_Document_:

-- -- --

Xuanqian responds as below (copied and pasted from the link) ... implying there is a major problem with digital volume controls ....

The algorithm won’t fix digital volume control major problem.
Let’s say we have a DAC which has dynamic range (DNR) of 120dB. It means you DAC has a 1uV noise floor from the DAC chip itself and the all the analog circuits after that comparing to a maximum of 1V output signal level; this makes 120dB DNR.
When you apply digital volume control, the signal level will drop but the noise floor will probably not drop, or at least will not drop accordingly. If you apply a -40dB volume control, your music signal level will drop to 0.01V, but the noise floor won’t drop to 0.01uV because it is way beyond any of current component’s limitation. Let’s say the noise floor drop to 0.1uV (which I will be very impressed), you will lost 20dB dynamic range. In real world, you will lose way more than 20dB, that’s why digital volume control can make sound so dull when you turn the volume down, you just lost a lot of details in the music.

-- -- --

_Records supplied_:
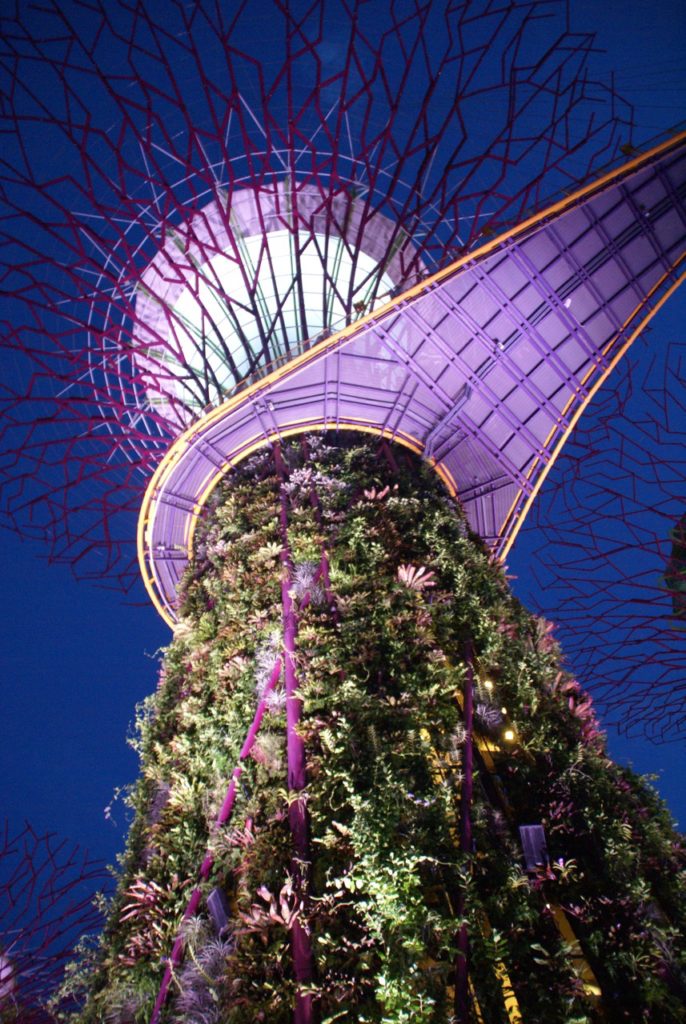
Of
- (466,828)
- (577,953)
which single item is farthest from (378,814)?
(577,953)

-- -- --

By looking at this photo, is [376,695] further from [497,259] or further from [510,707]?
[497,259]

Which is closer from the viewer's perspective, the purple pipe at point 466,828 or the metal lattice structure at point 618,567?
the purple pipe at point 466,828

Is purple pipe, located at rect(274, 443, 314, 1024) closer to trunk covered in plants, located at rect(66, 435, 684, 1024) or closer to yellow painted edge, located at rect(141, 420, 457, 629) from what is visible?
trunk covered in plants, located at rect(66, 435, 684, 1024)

-- -- --

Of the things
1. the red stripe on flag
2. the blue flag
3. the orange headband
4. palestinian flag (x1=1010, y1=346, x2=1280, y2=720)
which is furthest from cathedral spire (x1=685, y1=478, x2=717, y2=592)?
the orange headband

-- -- --

_Problem description_:
Resume the passage about digital volume control and DAC dynamic range, continuing from its last sentence.

_Task response_:
It is not to say analog type volume control is perfect, all resistors have Johnson noise thermometry it is temperature based noise from physical law. JNT is related to the resistor value because the higher value, the more heat it will create when current flow through. In a very high resolution, low noise audio system, JNT must be considered. However JNT can be very low and beyond audio system’s consideration if the entire system has low impedance design.

The output of your DAC is going into an amplifier. Let's say your amplifier also has a noise floor of 1uV in its input buffer and has the option of switching in an analog potentiometer to attenuate the signal at the input.

Digital volume control:
signal = 0.01V
noise from DAC =1uV, noise from buffer =1uV. Total noise = sqrt(1uV^2+1uV^2) = 1.414uV
SNR = 20log(1e-2/1.414e-6) = 77dB

Analog volume control:
Signal =0.01V
noise from DAC = 0.01uV. Noise from buffer= 1uV. Total noise = 1uV
SNR= 80dB

Not a whole lot of difference, even assuming the analog pot is perfect.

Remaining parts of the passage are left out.